Ameur was a civilian, humanitarian aid worker, and UNHCR-mandate refugee from Algeria who was living with his wife and children in Pakistan when he was unlawfully taken from his home in July 2002 during a raid that was meant to take his neighbor into custody, the lawsuit says. The lawsuit further states that, although the Pakistani forces told an American official who was with them that they did not need or want Ameur, the American official told the Pakistanis to take him into custody simply because he was an Algerian living in Pakistan.
Ameur was put in a Pakistani prison and eventually transferred to Guantanamo Bay, where he continued to be illegally detained, the lawsuit alleges. While at Guantanamo Bay, U.S. officials allegedly subjected him to torture and cruel, inhuman, and degrading treatment.
The lawsuit says Ameur had been cleared by the Administrative Review Board at Guantanamo Bay to return to Algeria in November 2005, but U.S. officials continued to hold him unlawfully for another three years. Only when a federal district court in Washington, D.C. ordered the officials to explain their actions was Ameur sent back to Algeria, the lawsuit says.
“What these U.S. officials did to Mr. Ameur and others like him is unconscionable and should outrage every single American who believes in the ideals this country stands for,” Skinner said. “What happened to Mr. Ameur and numerous others like him demonstrates the need for adequate due process procedures and complying with the rule of law. Mr. Ameur and others like him deserve an apology, compensation, and justice.”

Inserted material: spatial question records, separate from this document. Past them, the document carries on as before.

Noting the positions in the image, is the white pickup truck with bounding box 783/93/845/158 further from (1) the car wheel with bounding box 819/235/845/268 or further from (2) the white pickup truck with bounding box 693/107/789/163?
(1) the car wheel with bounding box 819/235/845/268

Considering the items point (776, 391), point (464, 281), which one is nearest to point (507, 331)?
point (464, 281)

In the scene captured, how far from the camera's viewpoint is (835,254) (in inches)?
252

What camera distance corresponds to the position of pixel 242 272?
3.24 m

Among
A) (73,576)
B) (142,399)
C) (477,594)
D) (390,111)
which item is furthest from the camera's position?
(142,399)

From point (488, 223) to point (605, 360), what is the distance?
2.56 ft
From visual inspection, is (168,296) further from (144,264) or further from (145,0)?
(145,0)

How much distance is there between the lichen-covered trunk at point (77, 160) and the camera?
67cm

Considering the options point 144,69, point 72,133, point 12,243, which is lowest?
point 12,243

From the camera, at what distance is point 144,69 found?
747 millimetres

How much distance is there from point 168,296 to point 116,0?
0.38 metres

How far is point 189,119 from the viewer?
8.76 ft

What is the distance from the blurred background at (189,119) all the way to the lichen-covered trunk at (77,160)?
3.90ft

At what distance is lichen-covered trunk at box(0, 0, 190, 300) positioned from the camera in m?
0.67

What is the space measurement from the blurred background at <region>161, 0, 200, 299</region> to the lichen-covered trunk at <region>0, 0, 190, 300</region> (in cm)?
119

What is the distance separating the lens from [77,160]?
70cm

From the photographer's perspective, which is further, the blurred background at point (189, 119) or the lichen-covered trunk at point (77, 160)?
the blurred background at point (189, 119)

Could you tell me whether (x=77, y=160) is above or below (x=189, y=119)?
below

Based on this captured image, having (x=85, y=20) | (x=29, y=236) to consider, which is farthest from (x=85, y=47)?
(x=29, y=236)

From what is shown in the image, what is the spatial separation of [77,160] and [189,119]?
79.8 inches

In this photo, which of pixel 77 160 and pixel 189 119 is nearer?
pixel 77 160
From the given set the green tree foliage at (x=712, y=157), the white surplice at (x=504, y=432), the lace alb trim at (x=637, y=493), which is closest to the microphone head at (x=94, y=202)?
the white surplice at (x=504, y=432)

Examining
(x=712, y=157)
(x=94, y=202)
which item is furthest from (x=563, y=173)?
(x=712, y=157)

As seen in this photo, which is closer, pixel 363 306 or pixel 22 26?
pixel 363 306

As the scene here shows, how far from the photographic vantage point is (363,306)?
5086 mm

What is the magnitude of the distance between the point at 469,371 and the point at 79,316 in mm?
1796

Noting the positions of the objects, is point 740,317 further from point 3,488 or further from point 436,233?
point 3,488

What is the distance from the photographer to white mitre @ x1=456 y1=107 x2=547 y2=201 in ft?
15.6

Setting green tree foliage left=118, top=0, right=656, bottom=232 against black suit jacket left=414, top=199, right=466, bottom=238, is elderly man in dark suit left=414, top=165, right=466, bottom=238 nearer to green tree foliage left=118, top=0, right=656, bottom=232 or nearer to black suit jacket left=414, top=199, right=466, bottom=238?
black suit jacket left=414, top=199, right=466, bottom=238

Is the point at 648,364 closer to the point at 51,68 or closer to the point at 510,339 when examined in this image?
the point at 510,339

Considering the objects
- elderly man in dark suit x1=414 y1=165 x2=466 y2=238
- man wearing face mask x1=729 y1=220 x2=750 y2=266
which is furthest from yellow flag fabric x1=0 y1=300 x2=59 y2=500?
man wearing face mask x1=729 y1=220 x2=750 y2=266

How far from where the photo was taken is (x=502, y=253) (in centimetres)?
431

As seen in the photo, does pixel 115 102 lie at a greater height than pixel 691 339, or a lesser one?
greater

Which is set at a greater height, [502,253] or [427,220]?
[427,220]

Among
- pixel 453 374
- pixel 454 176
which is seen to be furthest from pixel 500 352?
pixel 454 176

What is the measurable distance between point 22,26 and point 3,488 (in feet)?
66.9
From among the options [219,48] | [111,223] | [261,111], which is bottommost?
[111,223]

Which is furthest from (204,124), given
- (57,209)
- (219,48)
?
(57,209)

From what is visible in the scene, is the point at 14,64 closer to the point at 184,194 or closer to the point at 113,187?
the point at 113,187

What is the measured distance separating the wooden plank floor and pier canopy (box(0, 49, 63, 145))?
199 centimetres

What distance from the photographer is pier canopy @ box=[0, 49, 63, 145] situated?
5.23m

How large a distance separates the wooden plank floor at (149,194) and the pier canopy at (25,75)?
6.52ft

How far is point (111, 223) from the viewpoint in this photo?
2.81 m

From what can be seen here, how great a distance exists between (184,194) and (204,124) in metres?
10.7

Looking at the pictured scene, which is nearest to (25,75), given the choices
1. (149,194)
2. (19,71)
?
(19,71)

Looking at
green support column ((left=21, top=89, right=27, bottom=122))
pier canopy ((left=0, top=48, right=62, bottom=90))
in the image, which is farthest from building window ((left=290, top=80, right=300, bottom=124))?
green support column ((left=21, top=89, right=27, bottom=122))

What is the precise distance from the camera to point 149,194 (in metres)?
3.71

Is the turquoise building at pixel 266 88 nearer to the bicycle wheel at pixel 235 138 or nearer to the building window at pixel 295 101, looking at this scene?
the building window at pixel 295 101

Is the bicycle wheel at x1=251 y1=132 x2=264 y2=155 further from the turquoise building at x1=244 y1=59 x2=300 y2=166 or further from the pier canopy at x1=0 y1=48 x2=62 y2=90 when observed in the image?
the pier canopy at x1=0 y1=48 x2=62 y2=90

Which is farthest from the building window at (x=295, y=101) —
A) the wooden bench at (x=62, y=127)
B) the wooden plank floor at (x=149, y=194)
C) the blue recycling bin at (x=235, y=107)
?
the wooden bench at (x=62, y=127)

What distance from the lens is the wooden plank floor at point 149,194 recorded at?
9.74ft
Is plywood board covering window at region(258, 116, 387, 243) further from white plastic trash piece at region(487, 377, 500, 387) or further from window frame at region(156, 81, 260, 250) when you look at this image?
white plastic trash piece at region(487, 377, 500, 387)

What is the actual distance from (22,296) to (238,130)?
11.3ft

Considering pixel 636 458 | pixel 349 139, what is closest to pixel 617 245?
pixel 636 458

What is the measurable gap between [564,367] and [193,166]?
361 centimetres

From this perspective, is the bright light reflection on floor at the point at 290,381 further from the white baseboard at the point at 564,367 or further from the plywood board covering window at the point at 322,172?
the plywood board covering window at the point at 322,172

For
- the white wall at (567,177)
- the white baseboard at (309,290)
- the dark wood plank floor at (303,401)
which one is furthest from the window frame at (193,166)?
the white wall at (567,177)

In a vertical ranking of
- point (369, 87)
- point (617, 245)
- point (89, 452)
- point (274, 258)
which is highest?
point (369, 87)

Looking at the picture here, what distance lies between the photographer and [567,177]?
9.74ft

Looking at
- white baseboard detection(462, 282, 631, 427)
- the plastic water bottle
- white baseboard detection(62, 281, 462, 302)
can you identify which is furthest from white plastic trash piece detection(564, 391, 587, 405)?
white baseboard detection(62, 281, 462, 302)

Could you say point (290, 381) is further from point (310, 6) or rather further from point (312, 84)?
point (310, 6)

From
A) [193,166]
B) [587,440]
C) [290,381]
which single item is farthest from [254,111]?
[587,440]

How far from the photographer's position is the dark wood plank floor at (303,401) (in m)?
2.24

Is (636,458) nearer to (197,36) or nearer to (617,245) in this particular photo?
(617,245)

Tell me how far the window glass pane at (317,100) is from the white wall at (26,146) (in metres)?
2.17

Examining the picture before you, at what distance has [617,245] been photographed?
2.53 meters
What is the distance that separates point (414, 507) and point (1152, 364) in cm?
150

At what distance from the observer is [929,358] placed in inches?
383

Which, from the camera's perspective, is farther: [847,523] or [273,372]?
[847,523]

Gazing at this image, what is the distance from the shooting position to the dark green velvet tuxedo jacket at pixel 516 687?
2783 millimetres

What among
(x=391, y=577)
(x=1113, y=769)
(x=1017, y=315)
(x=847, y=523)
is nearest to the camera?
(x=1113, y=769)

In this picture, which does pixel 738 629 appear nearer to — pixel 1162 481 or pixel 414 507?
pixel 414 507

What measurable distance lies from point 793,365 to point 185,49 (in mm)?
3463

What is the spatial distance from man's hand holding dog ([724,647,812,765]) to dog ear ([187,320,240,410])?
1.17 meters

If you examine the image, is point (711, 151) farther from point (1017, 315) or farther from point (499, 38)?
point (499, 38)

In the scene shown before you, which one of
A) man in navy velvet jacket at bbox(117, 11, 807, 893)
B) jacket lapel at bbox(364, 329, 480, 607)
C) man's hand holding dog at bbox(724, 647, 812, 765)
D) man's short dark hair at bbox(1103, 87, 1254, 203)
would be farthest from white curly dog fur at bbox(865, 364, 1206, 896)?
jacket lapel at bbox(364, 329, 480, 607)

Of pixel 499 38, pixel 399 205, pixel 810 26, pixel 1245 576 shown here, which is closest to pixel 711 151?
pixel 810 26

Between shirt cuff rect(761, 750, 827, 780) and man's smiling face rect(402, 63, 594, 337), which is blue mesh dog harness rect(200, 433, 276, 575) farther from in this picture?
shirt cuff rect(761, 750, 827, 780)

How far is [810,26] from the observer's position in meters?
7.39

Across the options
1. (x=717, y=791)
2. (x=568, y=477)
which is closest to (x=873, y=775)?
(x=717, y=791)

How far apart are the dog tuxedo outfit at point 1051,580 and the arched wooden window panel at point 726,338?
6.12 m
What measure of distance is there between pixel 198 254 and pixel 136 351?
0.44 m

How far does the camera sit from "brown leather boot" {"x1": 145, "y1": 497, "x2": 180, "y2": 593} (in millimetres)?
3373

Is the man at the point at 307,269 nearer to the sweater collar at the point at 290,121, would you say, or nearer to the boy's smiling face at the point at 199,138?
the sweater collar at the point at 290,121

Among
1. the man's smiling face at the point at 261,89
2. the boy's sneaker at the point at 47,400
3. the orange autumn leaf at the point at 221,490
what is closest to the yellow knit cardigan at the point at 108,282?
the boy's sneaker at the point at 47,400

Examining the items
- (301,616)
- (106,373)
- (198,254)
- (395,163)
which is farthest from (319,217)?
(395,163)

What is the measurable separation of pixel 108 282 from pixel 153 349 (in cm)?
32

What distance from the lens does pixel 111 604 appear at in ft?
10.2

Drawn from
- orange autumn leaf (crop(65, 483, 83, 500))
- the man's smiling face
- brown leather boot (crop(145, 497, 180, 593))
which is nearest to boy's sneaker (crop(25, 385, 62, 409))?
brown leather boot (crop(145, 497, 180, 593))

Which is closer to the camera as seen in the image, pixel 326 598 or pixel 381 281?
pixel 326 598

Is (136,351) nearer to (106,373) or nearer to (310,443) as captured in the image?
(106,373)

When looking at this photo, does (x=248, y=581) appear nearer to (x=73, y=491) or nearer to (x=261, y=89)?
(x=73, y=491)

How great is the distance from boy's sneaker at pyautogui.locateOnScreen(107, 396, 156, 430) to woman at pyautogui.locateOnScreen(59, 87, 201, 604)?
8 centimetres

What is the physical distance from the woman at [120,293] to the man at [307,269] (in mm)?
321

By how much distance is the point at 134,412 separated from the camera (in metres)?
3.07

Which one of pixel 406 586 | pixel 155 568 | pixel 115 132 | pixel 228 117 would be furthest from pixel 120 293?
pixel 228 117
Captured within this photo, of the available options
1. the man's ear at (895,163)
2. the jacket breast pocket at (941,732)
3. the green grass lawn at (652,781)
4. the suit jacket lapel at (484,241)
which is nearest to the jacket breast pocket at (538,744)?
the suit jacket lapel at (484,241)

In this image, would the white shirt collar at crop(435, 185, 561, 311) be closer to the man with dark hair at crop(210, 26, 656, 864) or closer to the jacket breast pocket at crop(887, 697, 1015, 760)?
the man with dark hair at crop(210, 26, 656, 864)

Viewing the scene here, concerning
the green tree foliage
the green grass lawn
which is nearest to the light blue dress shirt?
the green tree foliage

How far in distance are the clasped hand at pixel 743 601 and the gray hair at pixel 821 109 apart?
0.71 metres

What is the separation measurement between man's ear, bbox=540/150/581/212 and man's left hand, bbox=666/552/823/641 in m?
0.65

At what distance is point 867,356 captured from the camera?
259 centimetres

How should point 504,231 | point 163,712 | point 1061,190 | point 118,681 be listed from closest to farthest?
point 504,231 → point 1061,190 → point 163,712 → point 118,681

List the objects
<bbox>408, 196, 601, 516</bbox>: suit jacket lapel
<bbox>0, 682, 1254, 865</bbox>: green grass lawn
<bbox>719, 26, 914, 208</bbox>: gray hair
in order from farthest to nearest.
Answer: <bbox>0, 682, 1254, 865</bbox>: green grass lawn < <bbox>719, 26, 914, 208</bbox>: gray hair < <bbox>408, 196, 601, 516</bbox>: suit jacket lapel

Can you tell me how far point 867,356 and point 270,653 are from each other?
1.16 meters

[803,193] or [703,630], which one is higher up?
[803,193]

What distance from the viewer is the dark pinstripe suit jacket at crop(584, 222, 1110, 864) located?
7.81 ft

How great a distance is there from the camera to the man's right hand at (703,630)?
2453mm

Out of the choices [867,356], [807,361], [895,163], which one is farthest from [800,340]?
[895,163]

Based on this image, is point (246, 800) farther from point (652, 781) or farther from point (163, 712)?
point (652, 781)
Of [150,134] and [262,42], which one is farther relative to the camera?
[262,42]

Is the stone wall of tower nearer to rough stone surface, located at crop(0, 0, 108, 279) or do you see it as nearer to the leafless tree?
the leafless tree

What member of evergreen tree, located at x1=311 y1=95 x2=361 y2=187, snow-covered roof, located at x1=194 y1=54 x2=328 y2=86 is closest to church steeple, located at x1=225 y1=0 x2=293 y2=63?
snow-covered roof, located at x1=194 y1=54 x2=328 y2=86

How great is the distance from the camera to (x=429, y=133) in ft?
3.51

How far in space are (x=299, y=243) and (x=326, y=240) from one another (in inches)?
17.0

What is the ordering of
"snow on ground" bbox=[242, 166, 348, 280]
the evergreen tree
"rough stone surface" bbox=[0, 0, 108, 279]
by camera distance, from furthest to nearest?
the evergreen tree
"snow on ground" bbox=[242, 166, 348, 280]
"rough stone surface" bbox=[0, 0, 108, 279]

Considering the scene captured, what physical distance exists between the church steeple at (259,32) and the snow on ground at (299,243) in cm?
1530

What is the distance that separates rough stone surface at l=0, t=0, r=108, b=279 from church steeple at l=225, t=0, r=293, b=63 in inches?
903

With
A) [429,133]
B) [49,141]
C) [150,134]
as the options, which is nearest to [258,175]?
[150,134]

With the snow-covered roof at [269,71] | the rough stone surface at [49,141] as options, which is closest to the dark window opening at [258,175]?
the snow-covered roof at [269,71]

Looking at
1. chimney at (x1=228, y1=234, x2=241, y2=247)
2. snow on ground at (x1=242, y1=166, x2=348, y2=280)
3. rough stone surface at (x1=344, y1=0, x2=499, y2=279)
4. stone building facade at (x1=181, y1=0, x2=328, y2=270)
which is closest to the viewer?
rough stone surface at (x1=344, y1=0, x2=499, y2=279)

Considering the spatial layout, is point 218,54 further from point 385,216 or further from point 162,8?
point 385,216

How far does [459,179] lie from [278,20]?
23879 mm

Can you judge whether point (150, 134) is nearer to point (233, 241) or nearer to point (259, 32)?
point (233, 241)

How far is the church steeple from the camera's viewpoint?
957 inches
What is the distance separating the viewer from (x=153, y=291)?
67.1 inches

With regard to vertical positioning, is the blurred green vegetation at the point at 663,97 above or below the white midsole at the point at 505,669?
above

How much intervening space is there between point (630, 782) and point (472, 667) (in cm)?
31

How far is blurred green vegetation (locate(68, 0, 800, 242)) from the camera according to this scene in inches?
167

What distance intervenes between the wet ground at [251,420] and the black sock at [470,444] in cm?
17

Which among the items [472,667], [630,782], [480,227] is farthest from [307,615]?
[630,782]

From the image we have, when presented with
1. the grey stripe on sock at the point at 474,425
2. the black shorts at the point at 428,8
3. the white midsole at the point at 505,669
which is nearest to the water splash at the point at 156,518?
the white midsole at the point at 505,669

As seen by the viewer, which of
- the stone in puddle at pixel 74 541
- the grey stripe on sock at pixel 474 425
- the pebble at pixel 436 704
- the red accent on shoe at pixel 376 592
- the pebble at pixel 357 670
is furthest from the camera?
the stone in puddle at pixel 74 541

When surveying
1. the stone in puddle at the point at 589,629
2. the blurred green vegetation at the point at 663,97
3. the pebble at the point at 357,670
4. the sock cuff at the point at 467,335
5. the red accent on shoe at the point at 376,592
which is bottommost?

The clinic filed a similar lawsuit last year on behalf of Adel Hamad of Sudan, alleging he was unlawfully seized from his apartment and illegally detained for more than five years at Guantanamo Bay.
Kerry Tymchuk BA’81, JD’84 named director of Oregon Historical Society
Kerry Tymchuk, a history major at Willamette with an extensive resume in Oregon politics, has been named executive director of the premier repository for the state’s history.
Tymchuk had served as interim director since April. He was an aide to former U.S. Sens. Gordon Smith and Bob Dole and co-authored books with Dole and his wife, Elizabeth. He also co-wrote “One Tough Mother,” the autobiography of Columbia Sportswear CEO Gert Boyle.
“Kerry Tymchuk has achieved several notable goals,” said OHS board President Jerry Hudson, a former president of Willamette University. “His masterful facilitation has renewed public support for OHS and his ability to nurture relationships and spread enthusiasm for history is truly remarkable.”
The Oregon Historical Society, located in downtown Portland, archives key artifacts in Oregon history such as Meriwether Lewis’s branding iron and a pair of Gov. John Kitzhaber’s iconic blue jeans. Tymchuk, who said he has a lifelong love of history, has visited every county in Oregon. He wants OHS to reach out to all corners of the state, establish a firm financial footing after years of money difficulties and keep up the quality of the society’s research capabilities.
“The best definition of history is it’s who we are and the way we are,” he said. “You have to make the case every day that the state would be very much the poorer if there wasn’t an Oregon Historical Society.”